PAGE TEXT: Begin

Initially I found there were quite a lot of notifications that pop-up telling you what your phone is doing. This gets quite annoying pretty quickly. I don’t care that my phone is optimising it’s battery use – it just needs to get on and do it. The notifications area in the Fundo phone app allows you to switch off / hide the ones that aren’t relevant to you. On my HTC this mean’t switching off the one for “System UI”.

Dismissing a notification on the Smartwatch does not dismiss it on the phone so it’s a bit of a one way experience. Could be better.

Receiving Calls

When you receive an incoming call you can answer either using the watch face or the phone. You can see the number calling and if memory serves the name.

The default seems to be to route both mic and speaker through the watch rather than the phone regardless of which device you tap to answer. I would have thought that tapping the watch would use that device, whilst tapping the phone would use that device. You can use the phone to reroute the call to its own mic or speaker during the call though, easily enough. Sound quality of the watch speaker is good enough and according to people on the other end, sound quality from the watch mic is also fine.

When in the car I would like the car hands free system to take priority if it is connected. If not then the watch or the phone itself depending on which device I use to pick up the call. There is no easy way in android to do this. Bluetooth priority is simply determined by the order in the Bluetooth devices list and there is no function to reorder them. So your only option is to delete the bluetooth connections and recreate. The highest priority device is listed first.

PAGE TEXT: End
DATA SHOWN: Begin

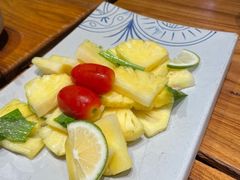 青柠檬拌鲜菠萝-云海肴云南菜·蒸汽石锅鱼(北京良乡华冠店)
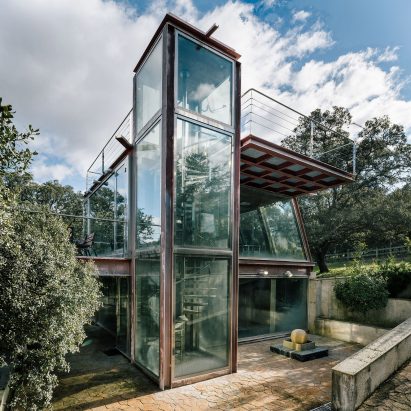 The Hidden Pavilion by Penelas Architects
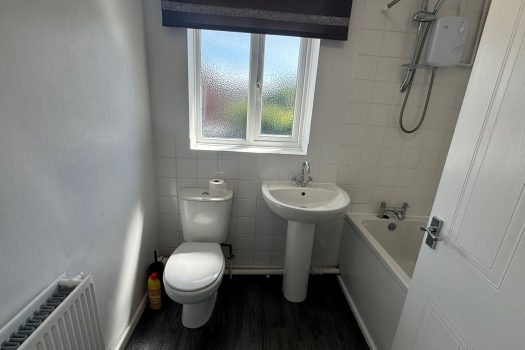 For Sale 3 Bedrom semi detached property Clos ty Gwyn , Gowerton Swansea SA4 3GF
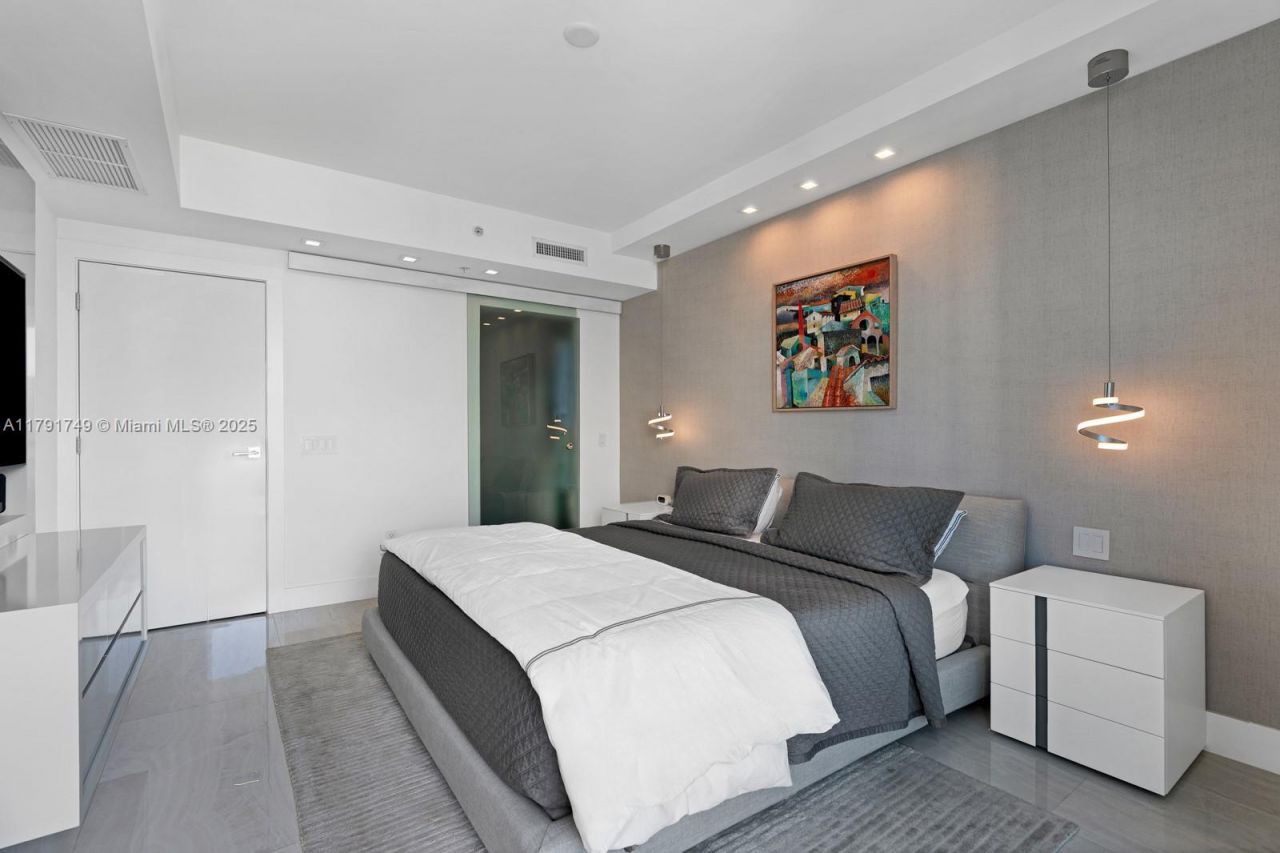 3801 Collins Ave, Unit 703, Miami Beach, FL 33140 Photo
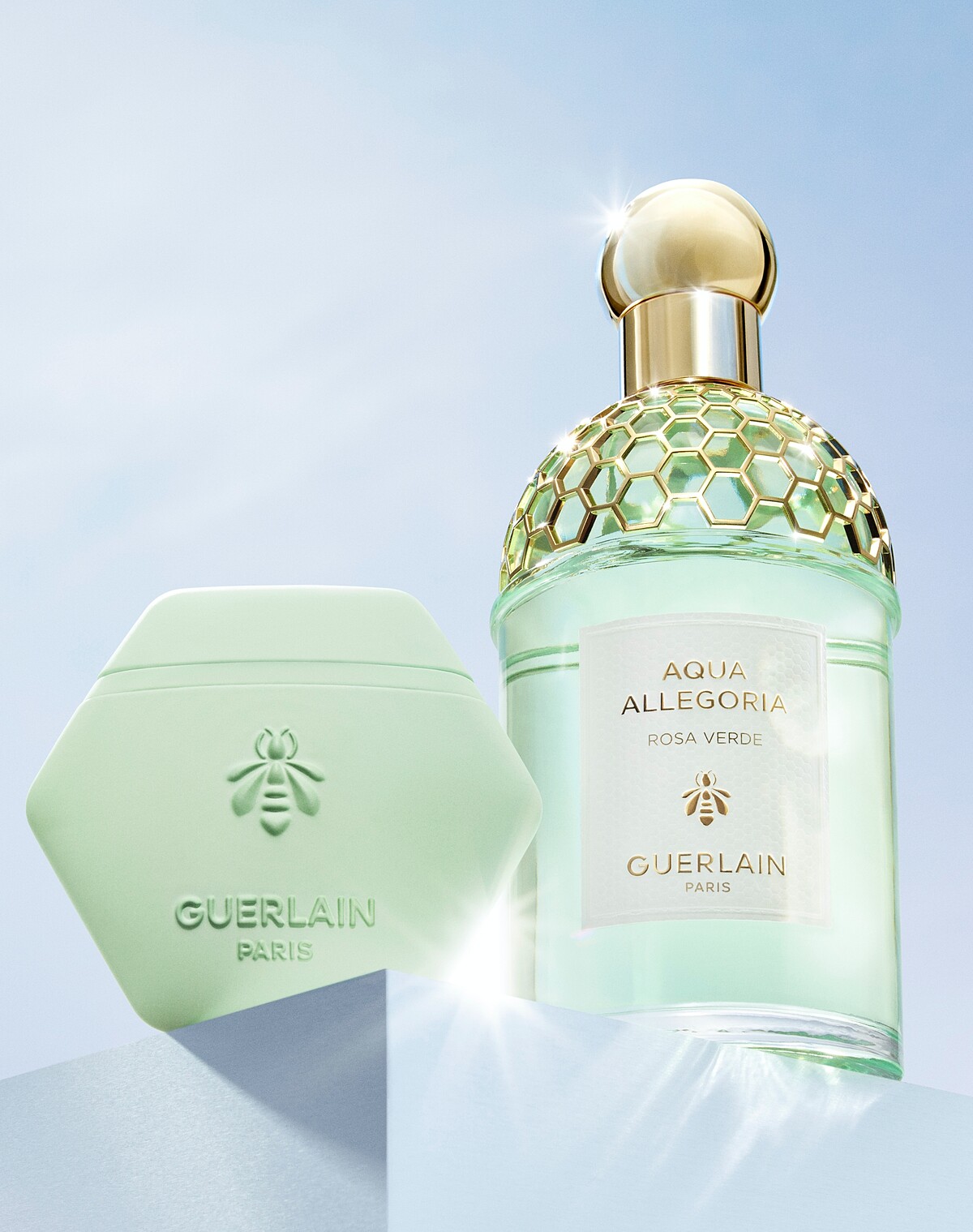 嬌蘭花草水語夏沁玫瑰淡香水與護手霜情境圖。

DATA SHOWN: End

### WORK TASK 1
Transcribe the smartwatch review from "Receiving Calls" through "serves the name.".
### WORK TASK 2
In the smartwatch review, what determines Bluetooth priority in Android?
### WORK TASK 3
Resume the smartwatch review after its final sentence.

### ANSWER AREA 1
Receiving Calls

When you receive an incoming call you can answer either using the watch face or the phone. You can see the number calling and if memory serves the name.

### ANSWER AREA 2
The order of devices in the Bluetooth devices list.

### ANSWER AREA 3
If you always want to use the phone’s speaker and mic and never the watch, you can disable these in the Bluetooth settings on your phone for the smart watch as well.

Conclusion

Well, I’m going to have to spend some time living with it but first impressions are this:

If you don’t have access to instructions like these, the device is a disaster. However once you work out how to configure, it’s not actually that bad. But for most people this will be snatching defeat from the jaws of victory. Big fail by the manufacturer.

It’s kind of the opposite of Fitbit. Fitbit do good software but their devices in my view lack robustness and longevity. And they’re pricey. They measure steps etc… pretty accurately though and the battery will run for 5 days at a time which is pretty great. Boring displays though.

In contrast here, the software is average but the hardware appears more robust. It’s also much cheaper. Not sure about accuracy of measurement. Battery life around 1.5 to 2 days. Some of the displays you can install are quite nice.

Core features: Making and answering phone calls works pretty well. Reading texts and other notifications is good though dismissal of notifications doesn’t go back to the phone. Music Control is good. These are the key features it has to nail and mostly it does.

Other features are mostly irrelevant.

The main fail is the calendar – but it’s not annoying enough to make me send the phone back.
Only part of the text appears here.